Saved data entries
[BEGIN]
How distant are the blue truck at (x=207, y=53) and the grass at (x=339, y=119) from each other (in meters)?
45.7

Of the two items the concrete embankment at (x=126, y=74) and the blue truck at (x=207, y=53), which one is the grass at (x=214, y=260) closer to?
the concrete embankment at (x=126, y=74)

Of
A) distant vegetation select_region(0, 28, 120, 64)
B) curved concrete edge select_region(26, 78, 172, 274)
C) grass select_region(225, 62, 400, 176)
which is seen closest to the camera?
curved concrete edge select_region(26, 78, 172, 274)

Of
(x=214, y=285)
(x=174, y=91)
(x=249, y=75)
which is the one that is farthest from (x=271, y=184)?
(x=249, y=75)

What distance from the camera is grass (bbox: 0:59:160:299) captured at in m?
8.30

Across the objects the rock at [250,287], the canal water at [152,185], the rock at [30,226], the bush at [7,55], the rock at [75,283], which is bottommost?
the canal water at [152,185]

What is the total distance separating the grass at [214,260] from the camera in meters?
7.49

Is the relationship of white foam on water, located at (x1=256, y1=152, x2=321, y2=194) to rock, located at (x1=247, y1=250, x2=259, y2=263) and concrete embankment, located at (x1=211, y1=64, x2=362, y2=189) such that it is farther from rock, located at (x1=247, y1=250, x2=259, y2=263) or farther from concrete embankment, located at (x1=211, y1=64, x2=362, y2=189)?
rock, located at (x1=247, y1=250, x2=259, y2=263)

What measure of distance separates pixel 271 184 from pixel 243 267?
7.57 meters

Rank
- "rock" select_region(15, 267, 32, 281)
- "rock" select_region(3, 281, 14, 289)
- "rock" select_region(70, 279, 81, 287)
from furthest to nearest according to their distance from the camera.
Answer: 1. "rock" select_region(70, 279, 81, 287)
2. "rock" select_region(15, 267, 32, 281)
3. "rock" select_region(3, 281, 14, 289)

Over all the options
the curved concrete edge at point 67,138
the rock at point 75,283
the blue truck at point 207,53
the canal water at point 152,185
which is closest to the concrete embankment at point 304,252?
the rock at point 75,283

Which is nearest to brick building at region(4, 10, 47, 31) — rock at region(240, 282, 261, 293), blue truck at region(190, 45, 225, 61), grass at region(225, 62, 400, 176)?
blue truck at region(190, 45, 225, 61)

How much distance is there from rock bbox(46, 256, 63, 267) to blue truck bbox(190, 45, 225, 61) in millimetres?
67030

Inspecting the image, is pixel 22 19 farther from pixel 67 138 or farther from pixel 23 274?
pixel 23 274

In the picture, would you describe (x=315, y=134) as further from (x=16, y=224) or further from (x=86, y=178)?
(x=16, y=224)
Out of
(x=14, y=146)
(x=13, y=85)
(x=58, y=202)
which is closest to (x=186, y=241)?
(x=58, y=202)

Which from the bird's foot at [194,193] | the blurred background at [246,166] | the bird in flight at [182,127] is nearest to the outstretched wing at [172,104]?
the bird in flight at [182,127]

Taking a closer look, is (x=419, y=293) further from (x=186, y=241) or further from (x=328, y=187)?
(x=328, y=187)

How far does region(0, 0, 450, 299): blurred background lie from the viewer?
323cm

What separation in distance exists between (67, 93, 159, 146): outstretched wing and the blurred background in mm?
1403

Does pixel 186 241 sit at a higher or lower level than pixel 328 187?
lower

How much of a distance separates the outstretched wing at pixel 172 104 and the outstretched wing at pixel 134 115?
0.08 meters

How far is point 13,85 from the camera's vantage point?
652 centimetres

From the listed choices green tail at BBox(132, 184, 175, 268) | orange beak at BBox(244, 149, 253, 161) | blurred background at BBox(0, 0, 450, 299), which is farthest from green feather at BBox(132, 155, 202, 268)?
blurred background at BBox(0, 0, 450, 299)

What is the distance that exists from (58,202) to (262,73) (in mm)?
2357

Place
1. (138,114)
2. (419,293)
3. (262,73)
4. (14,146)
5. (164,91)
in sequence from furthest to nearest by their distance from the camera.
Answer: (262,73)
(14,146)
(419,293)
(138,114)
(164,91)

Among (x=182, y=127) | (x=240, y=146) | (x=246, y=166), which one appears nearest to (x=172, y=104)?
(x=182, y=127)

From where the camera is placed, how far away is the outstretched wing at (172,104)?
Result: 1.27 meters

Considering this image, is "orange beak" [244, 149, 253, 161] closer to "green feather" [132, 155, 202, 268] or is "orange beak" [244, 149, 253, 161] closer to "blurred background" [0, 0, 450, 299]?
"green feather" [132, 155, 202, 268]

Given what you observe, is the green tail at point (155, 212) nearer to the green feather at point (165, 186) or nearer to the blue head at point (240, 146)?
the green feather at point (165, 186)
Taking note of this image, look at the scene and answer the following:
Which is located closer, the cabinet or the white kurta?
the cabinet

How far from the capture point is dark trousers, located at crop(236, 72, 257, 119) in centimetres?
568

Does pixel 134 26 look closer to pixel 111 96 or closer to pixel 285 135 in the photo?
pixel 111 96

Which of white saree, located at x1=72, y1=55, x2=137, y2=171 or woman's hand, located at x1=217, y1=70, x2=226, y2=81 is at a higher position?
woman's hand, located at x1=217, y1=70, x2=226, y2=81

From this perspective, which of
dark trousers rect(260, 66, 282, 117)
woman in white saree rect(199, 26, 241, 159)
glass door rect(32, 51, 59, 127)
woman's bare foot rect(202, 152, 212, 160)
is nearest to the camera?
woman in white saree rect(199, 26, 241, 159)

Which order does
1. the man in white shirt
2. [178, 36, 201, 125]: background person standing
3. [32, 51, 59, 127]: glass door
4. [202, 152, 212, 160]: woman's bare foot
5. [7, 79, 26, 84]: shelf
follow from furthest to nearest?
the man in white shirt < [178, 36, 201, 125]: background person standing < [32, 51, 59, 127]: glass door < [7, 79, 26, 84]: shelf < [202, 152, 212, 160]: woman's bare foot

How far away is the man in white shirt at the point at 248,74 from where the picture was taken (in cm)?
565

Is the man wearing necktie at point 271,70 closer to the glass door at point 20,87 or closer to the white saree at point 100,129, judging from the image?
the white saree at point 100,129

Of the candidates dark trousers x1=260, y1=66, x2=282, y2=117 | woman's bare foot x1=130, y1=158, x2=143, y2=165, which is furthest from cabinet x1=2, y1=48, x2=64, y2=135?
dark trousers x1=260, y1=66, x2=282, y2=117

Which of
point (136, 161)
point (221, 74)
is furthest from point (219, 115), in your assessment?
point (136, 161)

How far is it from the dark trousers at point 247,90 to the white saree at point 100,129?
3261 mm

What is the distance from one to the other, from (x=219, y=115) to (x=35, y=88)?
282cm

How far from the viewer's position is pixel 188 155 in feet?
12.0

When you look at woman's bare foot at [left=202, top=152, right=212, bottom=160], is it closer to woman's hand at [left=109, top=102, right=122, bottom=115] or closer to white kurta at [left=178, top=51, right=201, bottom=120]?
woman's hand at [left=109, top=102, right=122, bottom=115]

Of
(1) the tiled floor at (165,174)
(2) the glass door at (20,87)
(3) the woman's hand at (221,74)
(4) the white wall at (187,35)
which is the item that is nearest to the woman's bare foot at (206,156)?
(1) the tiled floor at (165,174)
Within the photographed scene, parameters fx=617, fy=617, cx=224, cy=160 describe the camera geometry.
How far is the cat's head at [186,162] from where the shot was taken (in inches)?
[END]
WHAT THE TASK REQUIRES: Transcribe the records above exactly as they appear.

SOLUTION FOR THIS TASK:
How distant are the blue truck at (x=207, y=53) and the grass at (x=339, y=119) from each other (in meters)?
45.7

Of the two items the concrete embankment at (x=126, y=74) and the blue truck at (x=207, y=53), which one is the grass at (x=214, y=260) closer to?
the concrete embankment at (x=126, y=74)

Of
A) distant vegetation select_region(0, 28, 120, 64)
B) curved concrete edge select_region(26, 78, 172, 274)
C) grass select_region(225, 62, 400, 176)
which is seen closest to the camera?
curved concrete edge select_region(26, 78, 172, 274)

Of
(x=214, y=285)
(x=174, y=91)
(x=249, y=75)
which is the one that is farthest from (x=271, y=184)?
(x=249, y=75)

What distance from the camera is grass (bbox: 0:59:160:299) captured at in m?
8.30

Across the objects the rock at [250,287], the canal water at [152,185], the rock at [30,226], the bush at [7,55], the rock at [75,283], which is bottommost?
the canal water at [152,185]

What is the total distance separating the grass at [214,260] from the camera in meters?
7.49

Is the relationship of white foam on water, located at (x1=256, y1=152, x2=321, y2=194) to rock, located at (x1=247, y1=250, x2=259, y2=263) and concrete embankment, located at (x1=211, y1=64, x2=362, y2=189) such that it is farther from rock, located at (x1=247, y1=250, x2=259, y2=263) or farther from concrete embankment, located at (x1=211, y1=64, x2=362, y2=189)?
rock, located at (x1=247, y1=250, x2=259, y2=263)

What measure of distance separates pixel 271 184 from pixel 243 267?
7.57 meters

Rank
- "rock" select_region(15, 267, 32, 281)
- "rock" select_region(3, 281, 14, 289)
- "rock" select_region(70, 279, 81, 287)
from furthest to nearest according to their distance from the camera.
Answer: 1. "rock" select_region(70, 279, 81, 287)
2. "rock" select_region(15, 267, 32, 281)
3. "rock" select_region(3, 281, 14, 289)

Over all the options
the curved concrete edge at point 67,138
the rock at point 75,283
the blue truck at point 207,53
the canal water at point 152,185
which is closest to the concrete embankment at point 304,252?
the rock at point 75,283

Which is nearest to brick building at region(4, 10, 47, 31) — rock at region(240, 282, 261, 293), blue truck at region(190, 45, 225, 61), grass at region(225, 62, 400, 176)?
blue truck at region(190, 45, 225, 61)

How much distance is there from rock bbox(46, 256, 63, 267) to blue truck bbox(190, 45, 225, 61) in millimetres?
67030

Inspecting the image, is pixel 22 19 farther from pixel 67 138 or farther from pixel 23 274?
pixel 23 274

In the picture, would you describe (x=315, y=134) as further from (x=16, y=224) or further from (x=86, y=178)?
(x=16, y=224)
Out of
(x=14, y=146)
(x=13, y=85)
(x=58, y=202)
which is closest to (x=186, y=241)?
(x=58, y=202)

Which from the bird's foot at [194,193] | the blurred background at [246,166] | the bird in flight at [182,127] is nearest to the outstretched wing at [172,104]?
the bird in flight at [182,127]

Taking a closer look, is (x=419, y=293) further from (x=186, y=241) or further from (x=328, y=187)?
(x=328, y=187)

How far does region(0, 0, 450, 299): blurred background lie from the viewer?
323cm

What separation in distance exists between (67, 93, 159, 146): outstretched wing and the blurred background in mm?
1403

Does pixel 186 241 sit at a higher or lower level than pixel 328 187?
lower

How much of a distance separates the outstretched wing at pixel 172 104 and the outstretched wing at pixel 134 115?
0.08 meters

How far is point 13,85 from the camera's vantage point?
652 centimetres

From the listed choices green tail at BBox(132, 184, 175, 268) | orange beak at BBox(244, 149, 253, 161) | blurred background at BBox(0, 0, 450, 299), which is farthest from green feather at BBox(132, 155, 202, 268)?
blurred background at BBox(0, 0, 450, 299)

What is the distance that exists from (58,202) to (262,73) (in mm)?
2357

Place
1. (138,114)
2. (419,293)
3. (262,73)
4. (14,146)
5. (164,91)
in sequence from furthest to nearest by their distance from the camera.
Answer: (262,73)
(14,146)
(419,293)
(138,114)
(164,91)

Among (x=182, y=127) | (x=240, y=146) | (x=246, y=166), which one appears nearest to (x=172, y=104)?
(x=182, y=127)

From where the camera is placed, how far away is the outstretched wing at (172,104)?
Result: 1.27 meters

Considering this image, is "orange beak" [244, 149, 253, 161] closer to "green feather" [132, 155, 202, 268] or is "orange beak" [244, 149, 253, 161] closer to "blurred background" [0, 0, 450, 299]?
"green feather" [132, 155, 202, 268]

Given what you observe, is the green tail at point (155, 212) nearer to the green feather at point (165, 186) or nearer to the blue head at point (240, 146)?
the green feather at point (165, 186)
Taking note of this image, look at the scene and answer the following:
Which is located closer, the cabinet or the white kurta?
the cabinet

How far from the capture point is dark trousers, located at crop(236, 72, 257, 119) in centimetres?
568

Does pixel 134 26 look closer to pixel 111 96 or closer to pixel 285 135 in the photo?
pixel 111 96

Which of white saree, located at x1=72, y1=55, x2=137, y2=171 or woman's hand, located at x1=217, y1=70, x2=226, y2=81 is at a higher position?
woman's hand, located at x1=217, y1=70, x2=226, y2=81

From this perspective, which of
dark trousers rect(260, 66, 282, 117)
woman in white saree rect(199, 26, 241, 159)
glass door rect(32, 51, 59, 127)
woman's bare foot rect(202, 152, 212, 160)
is nearest to the camera?
woman in white saree rect(199, 26, 241, 159)

Which order does
1. the man in white shirt
2. [178, 36, 201, 125]: background person standing
3. [32, 51, 59, 127]: glass door
4. [202, 152, 212, 160]: woman's bare foot
5. [7, 79, 26, 84]: shelf
follow from furthest to nearest?
the man in white shirt < [178, 36, 201, 125]: background person standing < [32, 51, 59, 127]: glass door < [7, 79, 26, 84]: shelf < [202, 152, 212, 160]: woman's bare foot

How far away is the man in white shirt at the point at 248,74 from where the picture was taken (in cm)?
565

Is the man wearing necktie at point 271,70 closer to the glass door at point 20,87 or closer to the white saree at point 100,129, judging from the image?
the white saree at point 100,129

Of the candidates dark trousers x1=260, y1=66, x2=282, y2=117 | woman's bare foot x1=130, y1=158, x2=143, y2=165, which is furthest from cabinet x1=2, y1=48, x2=64, y2=135?
dark trousers x1=260, y1=66, x2=282, y2=117

Which of
point (136, 161)
point (221, 74)
is furthest from point (219, 115), in your assessment?
point (136, 161)

How far is it from the dark trousers at point 247,90 to the white saree at point 100,129?
3261 mm

What is the distance from one to the other, from (x=219, y=115) to (x=35, y=88)?
282cm

How far from the viewer's position is pixel 188 155 in feet?
12.0

When you look at woman's bare foot at [left=202, top=152, right=212, bottom=160], is it closer to woman's hand at [left=109, top=102, right=122, bottom=115] or closer to white kurta at [left=178, top=51, right=201, bottom=120]?
woman's hand at [left=109, top=102, right=122, bottom=115]

Of
(1) the tiled floor at (165,174)
(2) the glass door at (20,87)
(3) the woman's hand at (221,74)
(4) the white wall at (187,35)
which is the item that is nearest to the woman's bare foot at (206,156)?
(1) the tiled floor at (165,174)
Within the photographed scene, parameters fx=617, fy=617, cx=224, cy=160 describe the camera geometry.
How far is the cat's head at [186,162] from where the shot was taken (in inches)?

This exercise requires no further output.